Three and a half hours with only two short breaks of no more than 5 minutes. No other buskers about – the high street’s mine, all mine! Even so , took no more than the usual £10 an hour. A funny thing, but no matter what day or time of day it is and no matter what amount of people are about, I never make more than this.
No one comes up to me for ages, then after my arrangement of The James Bond Theme, a voice from behind, “Very good, Mr. Bond.” It’s Frank the accordion player – or accordionist, I should really start to say – and the dog, Kazoo. A moment of excitement a few minutes later as Kazoos’ mother turns up.

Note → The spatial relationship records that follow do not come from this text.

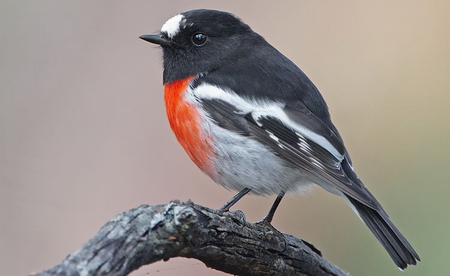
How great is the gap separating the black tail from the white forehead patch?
64.2 inches

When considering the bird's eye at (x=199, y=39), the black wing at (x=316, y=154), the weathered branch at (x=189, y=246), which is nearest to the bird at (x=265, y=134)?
the black wing at (x=316, y=154)

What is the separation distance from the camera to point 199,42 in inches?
163

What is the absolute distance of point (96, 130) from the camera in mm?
5723

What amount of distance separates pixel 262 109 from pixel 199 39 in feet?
2.48

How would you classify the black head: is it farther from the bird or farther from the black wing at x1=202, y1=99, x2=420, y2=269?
the black wing at x1=202, y1=99, x2=420, y2=269

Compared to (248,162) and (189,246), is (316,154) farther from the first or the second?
(189,246)

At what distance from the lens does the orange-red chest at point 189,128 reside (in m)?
3.67

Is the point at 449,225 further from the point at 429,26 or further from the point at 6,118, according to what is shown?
the point at 6,118

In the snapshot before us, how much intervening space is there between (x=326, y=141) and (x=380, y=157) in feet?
8.99

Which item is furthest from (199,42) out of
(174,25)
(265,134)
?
(265,134)

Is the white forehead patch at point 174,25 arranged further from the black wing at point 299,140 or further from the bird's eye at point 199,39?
the black wing at point 299,140

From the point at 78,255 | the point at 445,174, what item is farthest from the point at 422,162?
the point at 78,255

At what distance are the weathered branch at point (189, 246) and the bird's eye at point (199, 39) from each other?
1377mm

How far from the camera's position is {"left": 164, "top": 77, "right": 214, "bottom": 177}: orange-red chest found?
3.67 m
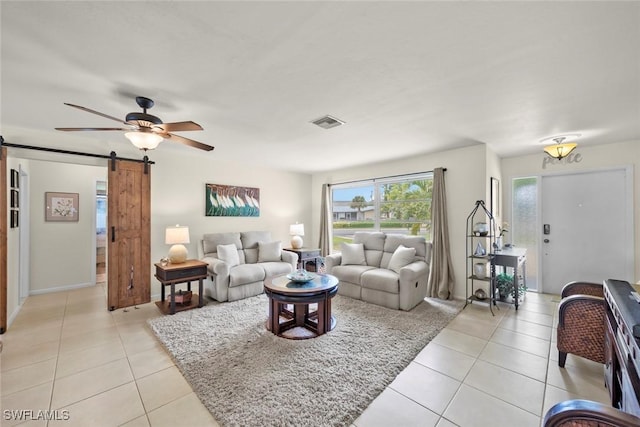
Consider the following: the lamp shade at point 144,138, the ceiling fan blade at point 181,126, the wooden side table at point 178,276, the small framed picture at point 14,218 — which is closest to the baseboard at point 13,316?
the small framed picture at point 14,218

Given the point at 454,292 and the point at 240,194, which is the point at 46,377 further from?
the point at 454,292

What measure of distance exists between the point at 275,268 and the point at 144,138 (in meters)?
2.84

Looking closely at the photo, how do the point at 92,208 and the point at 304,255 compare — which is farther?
the point at 304,255

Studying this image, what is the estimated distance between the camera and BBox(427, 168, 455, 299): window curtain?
4.07 m

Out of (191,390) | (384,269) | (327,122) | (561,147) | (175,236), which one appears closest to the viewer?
(191,390)

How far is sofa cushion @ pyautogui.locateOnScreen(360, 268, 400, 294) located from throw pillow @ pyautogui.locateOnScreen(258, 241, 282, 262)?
1.79m

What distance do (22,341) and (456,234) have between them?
569 centimetres

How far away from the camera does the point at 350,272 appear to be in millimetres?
4043

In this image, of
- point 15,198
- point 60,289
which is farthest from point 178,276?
point 60,289

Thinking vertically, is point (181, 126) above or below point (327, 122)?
below

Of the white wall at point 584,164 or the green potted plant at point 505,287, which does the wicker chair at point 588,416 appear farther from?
the white wall at point 584,164

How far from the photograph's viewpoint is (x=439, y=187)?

Later on, something sinister occurs. A man approaches. He looks like Stephen Hawkings’ double but without the high-tech wheelchair. He starts a conversation, I carry on playing… “People like pop music – you’d get more money if you played pop music.” I’m playing The Third Man – “This IS pop music – from 1949. Pop music, 1949 style” I say, in defence. He then says “I haven’t got much money – I’m on benefits, you see. I have a formula, you know – If I hear someone who’s playing leaves alot to be desired, I’ll give them 5p, or a bit more if they’re a bit better, maybe 10p. Then, if I think they’re incredible, I’ll give them…50p or even a pound. I’ve only got 7p, so I’ll give you that, but it should be twice as much.” So I’m worth 14p. Yes, I saw the 7p in his hand – a 5p coin and two pennies. He then put his hand right down, almost in my hat – a grey beret, now the Christmas hat’s been retired, but instead of raising an empty hand, I could see he had more coins in it than he had a second ago. His hand was heading towards his pocket. I said “Hey, you’ve got a fifty pence piece there!” He got defensive, “What are you saying? Are you saying I should give you more?” I thought, I’m not getting into this here. I’m wasting time not playing. I’m gonna ‘clock’ this guy and look out for him in the future.